# [Exercise directions]
In the church description below, who carried out the most recent restoration of the building?

# [Supplied text]
-.-.-

A long, cruciform church of ca1300, although the north transept has been demolished. Much restoration has been carried out on the building, most recently in 1959–60 by John Seely, Lord Mottistone. The large geometric windows cannot be relied upon and may have once been foliated. The south doorway and porch is in a good state, as is the West tower.

The tower has two-light Y-traced bell-openings supported by circular mullions, well preserved shafting on the interior windows with capitals, both carved and plain, and also a number of small exterior head-stops. It contains a ring of eight bells, comprising six bells cast by Henry Bagley II of Chacombe in 1702, with the heaviest bell (tenor) weighing 1600 lb and two lighter bells cast by the Whitechapel Bell Foundry in 1995.

The two east windows, glazed with coloured panes, are believed to be Georgian in origin, being referred to as 'recent' additions in documents dating from 1849. The nave roof has a ceiling, the painted imitation-plasterwork in the covings being of interest, believed to be 18th century work. During the last restoration, the plaster ceilings in the chancel and the remaining south transept were removed, exposing roof timbers from the 15th century.

-.-.-

# [Data section]
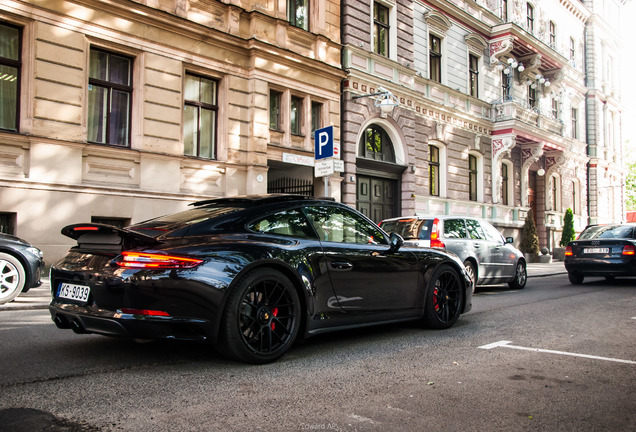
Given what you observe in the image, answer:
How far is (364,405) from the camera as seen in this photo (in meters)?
3.32

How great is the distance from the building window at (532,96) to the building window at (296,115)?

-.-.-

# [Exercise response]
John Seely, Lord Mottistone, in 1959–60.